■ **INSTRUCTION**
Copy the listing below word for word, leaving out the pictures.

Visual spatial reasoning items
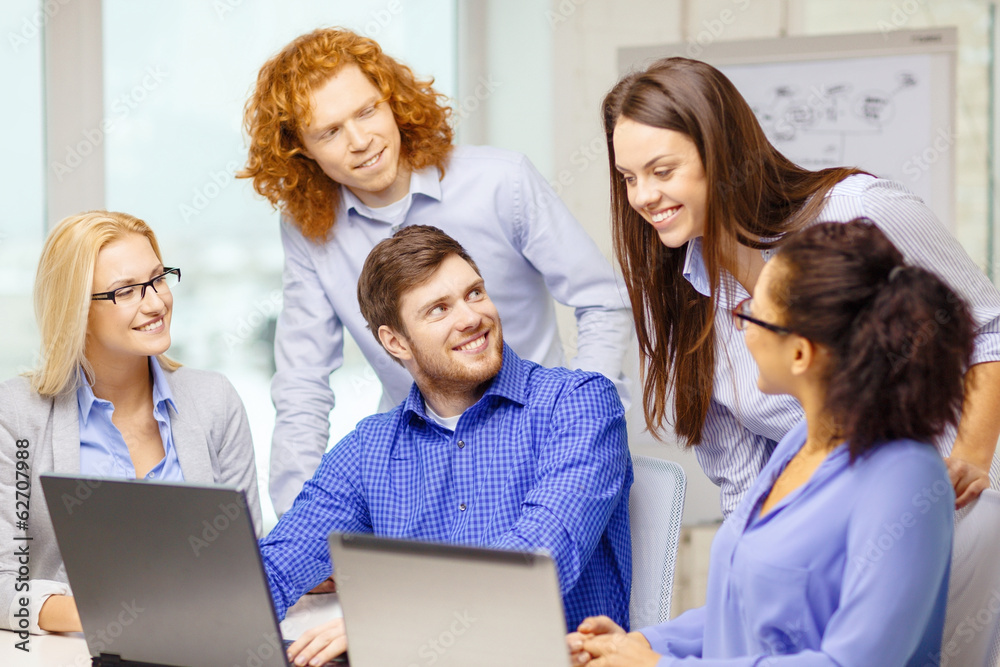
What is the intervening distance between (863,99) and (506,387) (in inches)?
76.6

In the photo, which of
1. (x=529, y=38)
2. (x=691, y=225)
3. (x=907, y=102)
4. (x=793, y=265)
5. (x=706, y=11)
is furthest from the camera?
(x=529, y=38)

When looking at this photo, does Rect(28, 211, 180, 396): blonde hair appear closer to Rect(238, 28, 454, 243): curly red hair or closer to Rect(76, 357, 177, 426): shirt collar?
Rect(76, 357, 177, 426): shirt collar

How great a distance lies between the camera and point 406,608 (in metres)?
0.97

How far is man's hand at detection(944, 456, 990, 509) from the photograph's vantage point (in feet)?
4.13

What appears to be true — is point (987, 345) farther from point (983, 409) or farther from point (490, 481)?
point (490, 481)

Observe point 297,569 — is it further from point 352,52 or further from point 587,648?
point 352,52

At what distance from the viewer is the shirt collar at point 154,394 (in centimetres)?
181

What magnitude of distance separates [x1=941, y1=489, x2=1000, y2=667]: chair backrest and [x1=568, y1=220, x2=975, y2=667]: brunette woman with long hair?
192 millimetres

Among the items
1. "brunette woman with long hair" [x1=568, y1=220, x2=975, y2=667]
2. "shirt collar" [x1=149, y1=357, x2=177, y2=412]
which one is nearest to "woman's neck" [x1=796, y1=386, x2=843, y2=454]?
"brunette woman with long hair" [x1=568, y1=220, x2=975, y2=667]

■ **THE RESPONSE**
What is the intervening distance between (863,99) and (506,387) (in inches)?
76.6

In the photo, which of
1. (x=529, y=38)
2. (x=691, y=225)
3. (x=907, y=102)
4. (x=793, y=265)
5. (x=706, y=11)
is furthest from the camera?
(x=529, y=38)

When looking at this photo, does Rect(28, 211, 180, 396): blonde hair appear closer to Rect(238, 28, 454, 243): curly red hair or closer to Rect(76, 357, 177, 426): shirt collar?
Rect(76, 357, 177, 426): shirt collar

How great a distance lies between the camera and point 406,608 (in metres)?
0.97

How far is man's hand at detection(944, 456, 990, 509) from the photograph's vantage point (in feet)?
4.13

What appears to be true — is point (987, 345) farther from point (983, 409) or farther from point (490, 481)?
point (490, 481)

Observe point 297,569 — is it further from point 352,52 or further from point 587,648?
point 352,52

At what distance from the viewer is the shirt collar at point 154,394 (in centimetres)?
181

What magnitude of distance separates [x1=941, y1=489, x2=1000, y2=667]: chair backrest and [x1=568, y1=220, x2=975, y2=667]: brunette woman with long hair?
192 millimetres

Among the items
1. "brunette woman with long hair" [x1=568, y1=220, x2=975, y2=667]
2. "shirt collar" [x1=149, y1=357, x2=177, y2=412]
which one is nearest to "woman's neck" [x1=796, y1=386, x2=843, y2=454]?
"brunette woman with long hair" [x1=568, y1=220, x2=975, y2=667]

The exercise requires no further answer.